Companies may miss 20 percent of network printers

Stealth printers damage profits, compliance

See correction below

It's 10:30 a.m. Do you know where your printers are? In most enterprises, the answer, sadly, is "No." Even worse, IT's inability to locate and track printers is costing companies thousands -- even millions -- of dollars a year.

A new product from Netaphor Software could change that. SiteAudit is an agentless printer lifecycle management tool that runs on Windows 2003 Server and scans networks using standard protocols, back-channel communications, and device- and vendor-specific identifiers to find "direct connect" printers that often get missed, said Brian Anderson, Netaphor's vice president of sales and marketing.

Midsize enterprises are undercounting their inventory of multifunction devices, with direct-connect printers, scanners, faxes, and copiers accounting for much of the missing gear. The number of undercounted printers varies from company to company, but Netaphor site surveys show an average of 2 to 3.5 employees per printer, with 35 percent to 50 percent of a company's printers direct-connect devices, Anderson said.

Vijay Anand, IT director at Wonderware, a business unit of Invensys PLC, said SiteAudit found 70 previously unknown printers on his company's network -- a 23 percent boost to the 300 printers the company was aware of.

"These were machines that were under the radar. People had purchased and expensed them and the IT department didn't know," Anand said.

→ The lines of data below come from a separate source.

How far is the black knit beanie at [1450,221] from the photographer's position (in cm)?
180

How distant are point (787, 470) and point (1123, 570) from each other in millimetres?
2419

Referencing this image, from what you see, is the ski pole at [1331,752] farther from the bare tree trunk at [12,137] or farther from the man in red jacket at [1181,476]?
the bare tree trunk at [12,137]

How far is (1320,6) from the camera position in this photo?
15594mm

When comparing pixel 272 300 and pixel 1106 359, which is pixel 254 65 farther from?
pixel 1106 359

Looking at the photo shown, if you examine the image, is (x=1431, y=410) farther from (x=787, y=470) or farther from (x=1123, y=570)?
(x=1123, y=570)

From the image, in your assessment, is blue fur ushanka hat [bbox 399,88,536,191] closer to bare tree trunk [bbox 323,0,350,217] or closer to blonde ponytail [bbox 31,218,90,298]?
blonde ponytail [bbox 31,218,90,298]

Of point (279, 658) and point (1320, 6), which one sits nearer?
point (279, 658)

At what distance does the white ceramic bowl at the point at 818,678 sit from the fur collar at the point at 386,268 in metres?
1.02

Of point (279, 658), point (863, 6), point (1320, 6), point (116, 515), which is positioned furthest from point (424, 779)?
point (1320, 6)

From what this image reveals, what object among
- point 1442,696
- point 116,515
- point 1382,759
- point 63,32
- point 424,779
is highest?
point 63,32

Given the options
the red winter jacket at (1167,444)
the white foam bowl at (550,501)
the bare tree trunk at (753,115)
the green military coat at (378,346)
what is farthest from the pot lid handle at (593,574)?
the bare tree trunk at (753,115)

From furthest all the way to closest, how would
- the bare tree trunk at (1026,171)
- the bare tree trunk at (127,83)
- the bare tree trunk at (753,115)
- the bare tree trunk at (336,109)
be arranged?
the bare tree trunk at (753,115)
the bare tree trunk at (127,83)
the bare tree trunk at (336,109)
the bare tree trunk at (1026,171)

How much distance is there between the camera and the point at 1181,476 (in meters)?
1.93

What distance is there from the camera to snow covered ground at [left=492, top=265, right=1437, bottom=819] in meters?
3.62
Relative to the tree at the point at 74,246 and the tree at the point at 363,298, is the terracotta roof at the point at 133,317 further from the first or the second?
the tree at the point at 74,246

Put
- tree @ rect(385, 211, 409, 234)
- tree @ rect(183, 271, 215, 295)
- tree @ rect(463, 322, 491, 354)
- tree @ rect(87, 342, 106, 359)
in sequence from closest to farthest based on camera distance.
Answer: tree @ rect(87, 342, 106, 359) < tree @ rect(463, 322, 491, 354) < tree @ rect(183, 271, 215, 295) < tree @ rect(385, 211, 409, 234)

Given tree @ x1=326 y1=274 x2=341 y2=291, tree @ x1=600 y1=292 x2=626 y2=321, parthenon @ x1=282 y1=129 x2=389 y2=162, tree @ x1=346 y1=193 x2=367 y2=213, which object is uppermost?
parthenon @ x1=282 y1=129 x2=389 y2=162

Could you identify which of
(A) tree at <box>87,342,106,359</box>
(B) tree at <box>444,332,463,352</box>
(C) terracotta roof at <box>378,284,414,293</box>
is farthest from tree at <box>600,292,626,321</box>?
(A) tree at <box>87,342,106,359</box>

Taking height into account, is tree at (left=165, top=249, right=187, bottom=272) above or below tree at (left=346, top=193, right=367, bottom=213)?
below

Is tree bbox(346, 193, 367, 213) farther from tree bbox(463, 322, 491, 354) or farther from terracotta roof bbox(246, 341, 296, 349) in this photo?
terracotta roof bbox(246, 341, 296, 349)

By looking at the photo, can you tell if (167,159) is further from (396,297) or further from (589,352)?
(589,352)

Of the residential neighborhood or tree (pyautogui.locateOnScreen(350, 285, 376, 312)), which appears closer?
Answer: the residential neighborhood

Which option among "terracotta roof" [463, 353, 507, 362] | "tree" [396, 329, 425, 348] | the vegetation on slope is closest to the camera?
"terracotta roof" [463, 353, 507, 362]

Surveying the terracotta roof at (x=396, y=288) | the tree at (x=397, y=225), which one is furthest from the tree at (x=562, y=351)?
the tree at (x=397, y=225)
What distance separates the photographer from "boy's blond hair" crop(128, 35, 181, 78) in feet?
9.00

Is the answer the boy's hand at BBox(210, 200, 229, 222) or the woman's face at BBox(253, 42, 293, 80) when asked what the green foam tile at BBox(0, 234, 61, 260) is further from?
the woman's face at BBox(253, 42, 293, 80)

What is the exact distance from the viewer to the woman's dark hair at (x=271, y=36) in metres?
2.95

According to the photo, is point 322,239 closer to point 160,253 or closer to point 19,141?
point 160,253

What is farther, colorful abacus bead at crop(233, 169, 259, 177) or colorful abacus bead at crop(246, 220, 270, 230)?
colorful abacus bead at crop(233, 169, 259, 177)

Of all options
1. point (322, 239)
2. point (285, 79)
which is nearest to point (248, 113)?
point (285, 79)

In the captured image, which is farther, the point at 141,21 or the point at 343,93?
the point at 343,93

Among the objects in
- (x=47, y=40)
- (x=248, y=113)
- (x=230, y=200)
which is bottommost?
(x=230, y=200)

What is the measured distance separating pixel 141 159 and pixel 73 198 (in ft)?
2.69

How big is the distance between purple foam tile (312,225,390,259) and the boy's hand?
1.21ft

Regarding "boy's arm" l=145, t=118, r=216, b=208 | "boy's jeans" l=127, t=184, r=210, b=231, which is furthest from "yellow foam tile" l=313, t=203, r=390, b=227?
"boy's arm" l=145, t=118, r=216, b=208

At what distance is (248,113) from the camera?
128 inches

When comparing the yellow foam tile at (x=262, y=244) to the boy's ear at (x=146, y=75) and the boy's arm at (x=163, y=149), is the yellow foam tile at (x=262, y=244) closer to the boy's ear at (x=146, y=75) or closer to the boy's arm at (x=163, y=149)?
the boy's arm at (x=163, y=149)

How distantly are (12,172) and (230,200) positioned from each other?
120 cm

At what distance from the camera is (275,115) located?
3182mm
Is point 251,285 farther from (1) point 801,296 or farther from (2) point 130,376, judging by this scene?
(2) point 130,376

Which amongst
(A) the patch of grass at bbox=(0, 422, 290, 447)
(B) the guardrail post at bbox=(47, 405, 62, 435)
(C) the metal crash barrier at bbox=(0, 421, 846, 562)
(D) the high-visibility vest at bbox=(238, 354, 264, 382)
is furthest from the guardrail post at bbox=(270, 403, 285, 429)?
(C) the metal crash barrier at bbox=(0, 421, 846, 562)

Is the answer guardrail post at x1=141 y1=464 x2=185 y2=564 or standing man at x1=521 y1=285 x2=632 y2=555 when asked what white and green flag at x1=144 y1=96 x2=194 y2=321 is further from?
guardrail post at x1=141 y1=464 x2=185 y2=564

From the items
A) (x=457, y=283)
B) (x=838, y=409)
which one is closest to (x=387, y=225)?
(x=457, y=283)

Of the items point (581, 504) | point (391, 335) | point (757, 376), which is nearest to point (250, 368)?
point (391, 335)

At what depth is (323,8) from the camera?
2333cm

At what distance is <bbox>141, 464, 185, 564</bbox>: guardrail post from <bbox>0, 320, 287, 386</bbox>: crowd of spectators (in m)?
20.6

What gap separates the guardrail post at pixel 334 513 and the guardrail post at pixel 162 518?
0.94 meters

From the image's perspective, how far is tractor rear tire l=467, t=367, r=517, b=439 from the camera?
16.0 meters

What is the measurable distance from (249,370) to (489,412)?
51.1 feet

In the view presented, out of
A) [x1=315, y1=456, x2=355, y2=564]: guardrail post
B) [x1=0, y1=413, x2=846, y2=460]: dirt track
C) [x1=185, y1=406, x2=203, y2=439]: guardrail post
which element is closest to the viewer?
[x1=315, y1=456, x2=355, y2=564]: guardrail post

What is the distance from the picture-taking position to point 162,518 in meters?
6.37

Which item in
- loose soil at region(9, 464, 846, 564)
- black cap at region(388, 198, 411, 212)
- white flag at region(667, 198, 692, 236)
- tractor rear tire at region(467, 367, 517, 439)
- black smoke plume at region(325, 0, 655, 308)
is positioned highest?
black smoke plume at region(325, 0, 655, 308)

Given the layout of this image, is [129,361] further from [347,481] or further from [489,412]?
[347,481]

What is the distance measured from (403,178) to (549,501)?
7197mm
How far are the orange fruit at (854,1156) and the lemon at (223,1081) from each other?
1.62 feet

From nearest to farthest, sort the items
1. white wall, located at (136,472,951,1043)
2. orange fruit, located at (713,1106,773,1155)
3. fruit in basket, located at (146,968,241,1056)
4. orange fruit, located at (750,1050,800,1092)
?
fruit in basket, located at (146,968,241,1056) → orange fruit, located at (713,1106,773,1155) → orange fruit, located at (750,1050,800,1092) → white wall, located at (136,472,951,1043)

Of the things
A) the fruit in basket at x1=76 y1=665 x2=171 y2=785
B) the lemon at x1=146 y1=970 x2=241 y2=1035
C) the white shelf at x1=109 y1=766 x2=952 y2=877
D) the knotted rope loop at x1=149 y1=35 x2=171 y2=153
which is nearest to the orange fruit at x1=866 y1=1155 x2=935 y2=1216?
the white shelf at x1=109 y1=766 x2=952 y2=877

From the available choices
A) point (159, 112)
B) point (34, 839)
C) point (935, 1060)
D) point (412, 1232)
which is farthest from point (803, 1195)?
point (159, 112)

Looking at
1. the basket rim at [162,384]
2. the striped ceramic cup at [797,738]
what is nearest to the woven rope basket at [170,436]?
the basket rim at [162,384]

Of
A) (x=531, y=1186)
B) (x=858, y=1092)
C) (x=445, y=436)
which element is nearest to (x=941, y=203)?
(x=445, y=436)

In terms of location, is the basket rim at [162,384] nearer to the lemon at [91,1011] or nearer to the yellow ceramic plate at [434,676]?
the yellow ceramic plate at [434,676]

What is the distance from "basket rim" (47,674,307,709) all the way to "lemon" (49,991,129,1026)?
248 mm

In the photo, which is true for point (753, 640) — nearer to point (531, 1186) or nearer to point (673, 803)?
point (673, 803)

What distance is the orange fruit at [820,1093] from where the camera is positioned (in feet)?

In some cases, the printers were attached to machines that handle sensitive information, such as payroll or human resources data. In other cases, employees may have added a personal printer to avoid walking "five cubes down" to the nearest network printer, he said.

The undocumented machines can become invisible cost centers for companies, Anderson said. In one case, SiteAudit discovered that a company's third most-used printer was a low-end, HP LaserJet that was being tapped for more than 20,000 copies a month, despite a manufacturer's rating of no more than 5,000 copies a month. That kind of increased load leads to higher per-page costs, more malfunctions, and a reduced lifespan, when a high-volume printer with lower per-page costs was needed, he said.

With tough new regulations like Sarbanes-Oxley cracking down on information loss, there are also serious compliance issues arising from data and information loss from unregulated printers, scanners, and faxes, Anderson notes.

SiteAudit is available Monday and costs $5 per seat. Netaphor is working with BMC Software to integrate SiteAudit with BMC's Atrium CMDB later this year. BMC customers should be able access printer data through that company's Remedy platform by the third quarter, 2006, Anderson said.

This article was revised from its original version to reflect correct statistics from Netaphor. InfoWorldregrets the error.